"""
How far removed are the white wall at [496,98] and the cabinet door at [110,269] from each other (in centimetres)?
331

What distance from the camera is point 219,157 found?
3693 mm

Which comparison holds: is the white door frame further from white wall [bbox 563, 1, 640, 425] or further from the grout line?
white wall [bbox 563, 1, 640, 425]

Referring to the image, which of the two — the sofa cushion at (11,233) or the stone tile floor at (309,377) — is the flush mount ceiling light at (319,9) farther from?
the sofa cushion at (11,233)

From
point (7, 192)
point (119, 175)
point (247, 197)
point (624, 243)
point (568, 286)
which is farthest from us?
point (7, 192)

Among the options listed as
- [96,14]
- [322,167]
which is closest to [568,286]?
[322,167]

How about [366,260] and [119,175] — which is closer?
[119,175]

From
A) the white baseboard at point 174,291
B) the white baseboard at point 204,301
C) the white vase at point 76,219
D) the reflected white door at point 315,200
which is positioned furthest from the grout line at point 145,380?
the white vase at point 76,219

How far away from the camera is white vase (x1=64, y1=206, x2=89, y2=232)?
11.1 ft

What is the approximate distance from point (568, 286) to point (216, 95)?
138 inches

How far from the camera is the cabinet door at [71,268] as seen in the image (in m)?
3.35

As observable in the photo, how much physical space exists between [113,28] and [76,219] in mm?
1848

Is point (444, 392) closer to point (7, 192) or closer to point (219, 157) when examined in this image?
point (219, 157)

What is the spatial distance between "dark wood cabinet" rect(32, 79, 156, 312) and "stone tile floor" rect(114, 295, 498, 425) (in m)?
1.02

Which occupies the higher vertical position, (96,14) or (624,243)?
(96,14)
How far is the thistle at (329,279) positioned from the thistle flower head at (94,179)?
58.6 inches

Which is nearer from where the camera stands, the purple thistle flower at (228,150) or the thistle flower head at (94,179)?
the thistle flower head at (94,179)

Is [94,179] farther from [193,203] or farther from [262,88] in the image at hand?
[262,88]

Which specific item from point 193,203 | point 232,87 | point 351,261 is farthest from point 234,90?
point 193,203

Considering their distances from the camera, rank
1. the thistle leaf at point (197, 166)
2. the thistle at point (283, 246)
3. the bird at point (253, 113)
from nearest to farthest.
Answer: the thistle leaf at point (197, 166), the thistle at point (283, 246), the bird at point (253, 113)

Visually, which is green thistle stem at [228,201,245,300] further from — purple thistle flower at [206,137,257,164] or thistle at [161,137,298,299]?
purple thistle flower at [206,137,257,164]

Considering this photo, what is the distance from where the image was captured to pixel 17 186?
"""
Required work: Copy verbatim the stretch of the records from the line containing "Is point (444, 392)" through the end of the records.

Full response:
Is point (444, 392) closer to point (7, 192) or closer to point (219, 157) when examined in this image?
point (219, 157)

What is the spatial distance between "dark wood cabinet" rect(32, 79, 156, 312) and "stone tile floor" rect(114, 295, 498, 425) (in m)?
1.02

Which occupies the higher vertical position, (96,14) or (624,243)?
(96,14)
How far is the thistle at (329,279) positioned from the thistle flower head at (94,179)?
58.6 inches

Which is nearer from where the camera stands, the purple thistle flower at (228,150) or the thistle flower head at (94,179)?
the thistle flower head at (94,179)

Is [94,179] farther from [193,203] or farther from [262,88] in the image at hand?
[262,88]

Which specific item from point 193,203 | point 232,87 | point 351,261 is farthest from point 234,90?
point 193,203

Considering their distances from the camera, rank
1. the thistle leaf at point (197, 166)
2. the thistle at point (283, 246)
3. the bird at point (253, 113)
from nearest to farthest.
Answer: the thistle leaf at point (197, 166), the thistle at point (283, 246), the bird at point (253, 113)

Visually, which is green thistle stem at [228,201,245,300] further from — purple thistle flower at [206,137,257,164] or thistle at [161,137,298,299]?
purple thistle flower at [206,137,257,164]

Considering this photo, what is the distance from where the image was captured to pixel 17 186?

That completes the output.